The alarm bells have rung out in stereo. The ONS report, released as a separate survey by the Royal Institution of Chartered Surveyors (Rics), said it saw house prices rise at their fastest pace since their 2006 peak last month.
Experts spoke of a “buzz” in housing market activity following the launch of various government schemes, such as Funding for Lending and Help to Buy, which make it easier to access a mortgage. With the harassed look of a conservation campaigner in front of an oncoming bulldozer, the bearded Jeremy Paxman led an anxious trio of experts on Newsnight to assess whether these government schemes could come back to “bite”. Fears were aired of borrowers overstretching themselves.
For those now convinced that we are heading for a new sub-prime Armageddon, here is the real news. There is no such thing in the real world as an “average” price. There is no such thing as a house price “bubble” across the UK. Indeed, there is even no such thing as a common direction of travel in house prices.
Yet again, we are being panicked by a statistic that is as deeply misleading as it is functionally useless. One might as well discuss the average flight of a bird or the average energy consumption of bicycles and cars. When it comes to discussion of house prices, a simple rule seems to apply: don’t let the facts get in the way of a good panic.
And the facts are plain for those who care to look. Across the UK, not just the percentage change in prices but their very direction are different.

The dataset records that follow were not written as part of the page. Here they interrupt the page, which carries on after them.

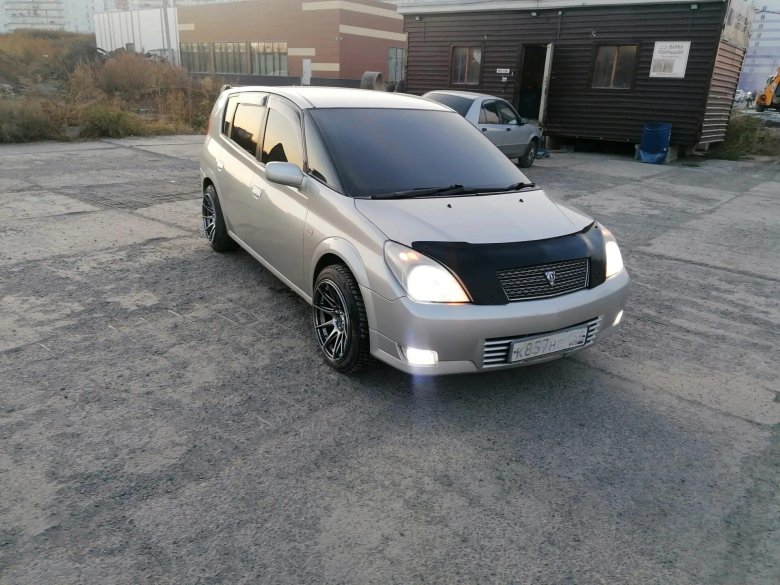 Тойота опа 2003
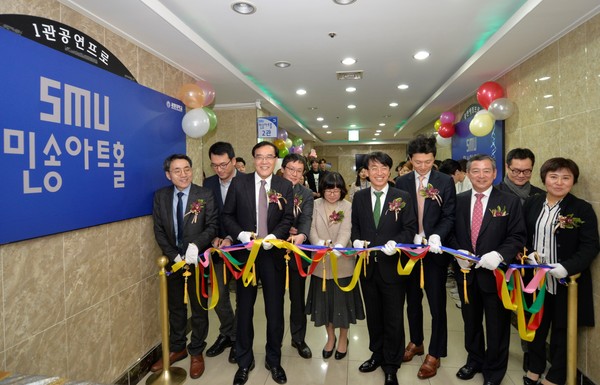 ▲ 세명대 이용걸 총장, 재단 관계자 등이 민송아트홀 개관 축하 테이프를 절단하고 있다.ⓒ세명대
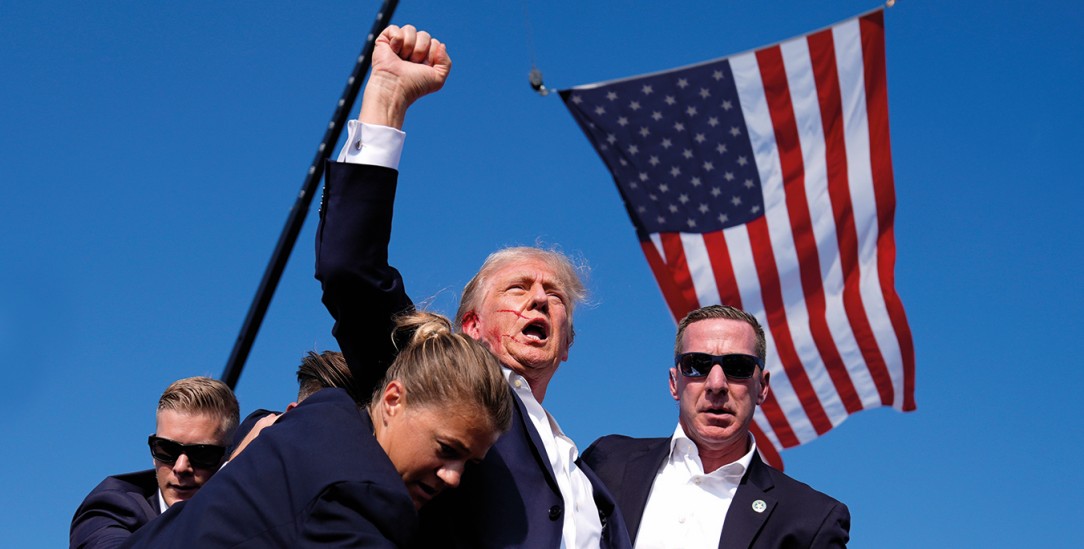 Selbsterklärte Ikone: Donald Trump nach dem Attentatsversuch auf ihn (Foto: pa/ap/Evan Vucci)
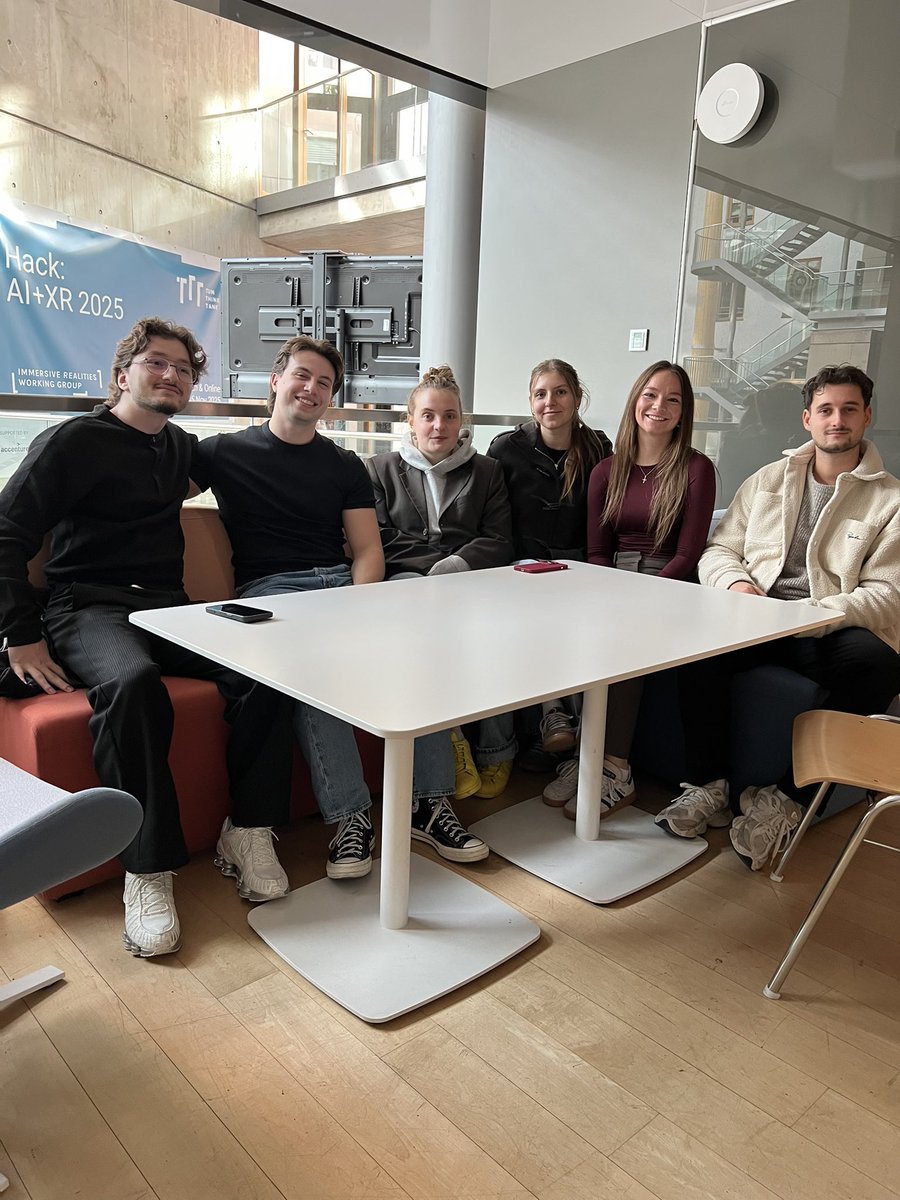 Unglaublich 😊 Im Sieger-Team beim XR Hackathon im TUM Think Tank ist auch ein Student der Technischen Hochschule Nürnberg Georg Simon Ohm dabei. Herzlichen Glückwunsch 👏👏👏 Es war ein gigantisches Event. Wir sehen uns 2️⃣0️⃣2️⃣6️⃣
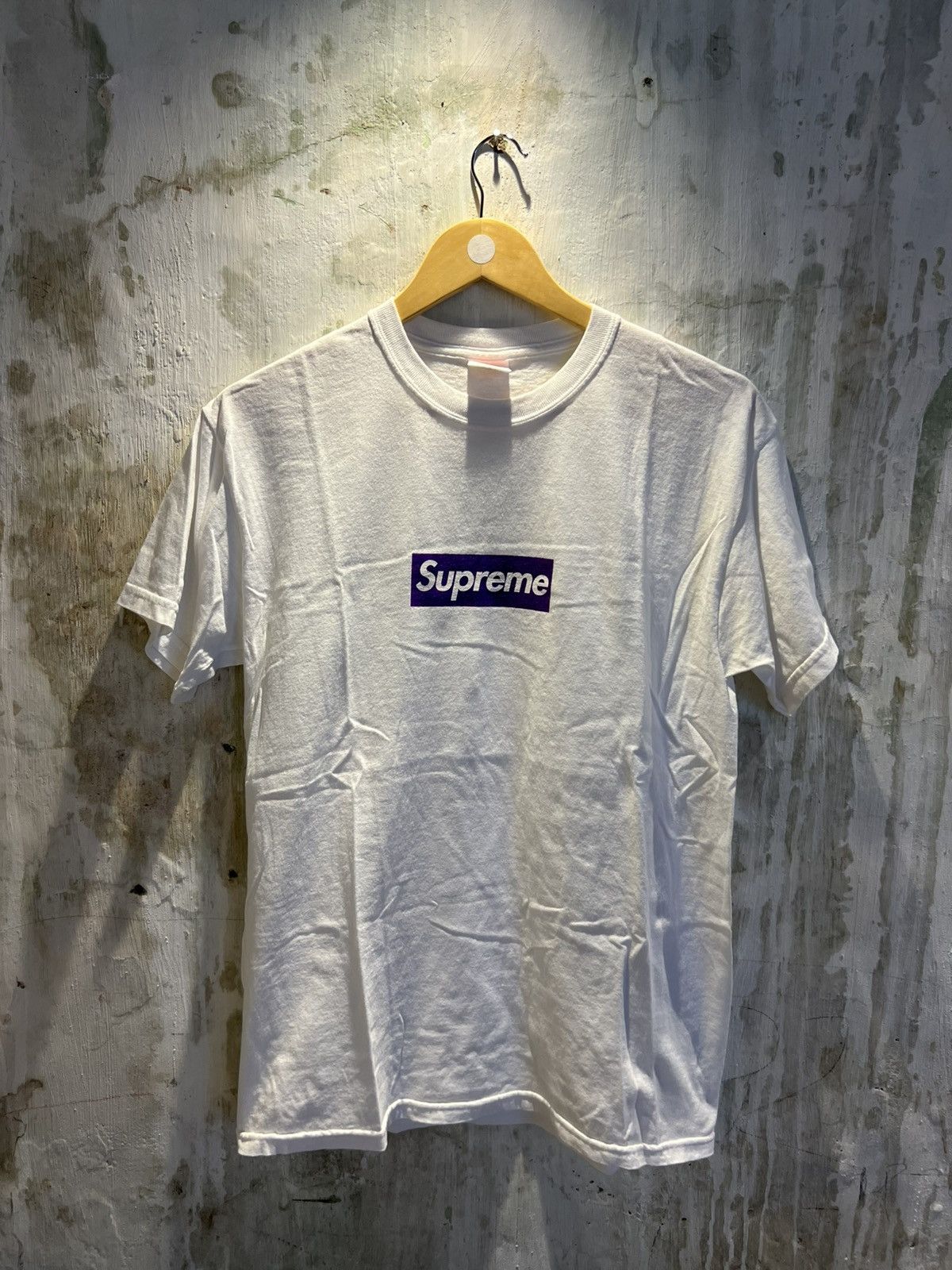 Supreme 2012 FNF UNRELEASED SUPREME PURPLE ON WHITE BOX LOGO Size US M / EU 48-50 / 2 - 1 Thumbnail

Amid the repeated bombardment of that “average” 3.1 per cent price rise to that “average” £242,000, prices in the north-east and north-west of England saw only fractional rises (0.4 per cent and 0.1 per cent respectively). There were price falls in some areas in the 12 months to June. In Yorkshire and Humberside, they fell by 0.2 per cent. In Scotland, prices fell by 0.9 per cent. In Northern Ireland they fell by 0.4 per cent.
The outlier was London, where prices rose by 8.1 per cent. But even this is an “average” figure, disguising, according to latest data from the Land Registry, big differences between Newham (down by 0.3 per cent) and Kensington & Chelsea (up 9.5 per cent). It is not suffering, as the Old Testament former SNP leader Gordon Wilson would put it, “a cancer” but the consequences that go with being a highly successful global city.
Taking London and the south-east of England out of that “average” UK figure, house price growth over the past 12 months is just 1 per cent – hardly a runaway surge and even less reason to kick-start a panic rush to higher interest rates.
In Scotland, estate agents speak of an upturn in sales, which is wholly welcome. However, house prices outside hotspot areas such as Glasgow’s Bearsden and Edinburgh’s New Town and Morningside remain subdued. Indeed, agents are still having to talk down seller expectations on prices – hardly a bubble indicator.
All this poses problems for policy. There is no case whatever for raising interest rates on the basis of meaningless “average” data, nor is there a case for a regional Balkanisation of the monetary policy committee. It is well supplied with data from Bank agents round the country, including Scotland. There may be a case for an extra stamp duty band at the top end of the London market, but there would be potential losses for the Exchequer as well as gains.
Best for now to allow the pendulum to swing as it has in the past, with companies moving out to other parts of the UK, though relocation to Scotland may have to await the outcome of the independence referendum.